Most people have heard about antioxidants, but most people don’t fully understand the term oxidation. The process of oxidation starts with the air you breathe. Each oxygen atom has a nucleus in the center with tiny electrons circling around it like satellites orbiting the earth. Any atom that has eight electrons in its outer orbit is stable, but oxygen has only six. Therefore, it is very unstable and it needs two more electrons to stabilize it. When oxygen comes into contact with other atoms, it may steal two electrons from them, a fire like reaction that releases heat energy. Or the oxygen atom may simply attach itself to one or more atoms to share electrons, as it does with hydrogen to make water (H2O) or carbon to make CO2. Either way, this is called "oxidation". For example, oxygen burns the wood in a fireplace by capturing its electrons and releasing heat energy into the room. In the body, oxygen captures electrons from the digested food releasing energy for all the activities in the body. What remains after oxidation? In the fireplace, oxidation of the wood hydrocarbons produces CO2, which floats up the chimney, and leaves carbon ashes on the floor. In the body, oxidation of food molecules produces CO2, which is exhaled but the "ashes" remain in the body as electron-deficient molecules called "free radicals". They roam through the body attempting to replace their missing electrons by stealing electrons from vital cells and causing damage that usually disables their ability to reproduce as healthy normal cells.

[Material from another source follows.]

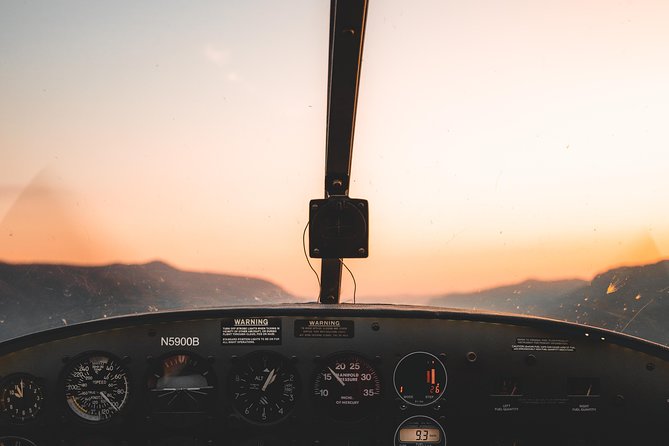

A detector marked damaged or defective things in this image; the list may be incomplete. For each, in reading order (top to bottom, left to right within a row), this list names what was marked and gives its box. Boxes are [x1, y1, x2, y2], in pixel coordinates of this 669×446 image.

cracked windshield [1, 1, 668, 344]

Many scientists agree that oxidized compounds wrinkle the skin, damage internal organs, damage DNA and contribute to the signs and symptoms of early aging. The natural way to resist oxidized damage is to provide the body with antioxidants, some of which the body makes, some are consumed, and others may be supplemented. The essential function of an antioxidant is to supply electrons to electron-deficient free radicals so they no longer steal electrons from vital cells.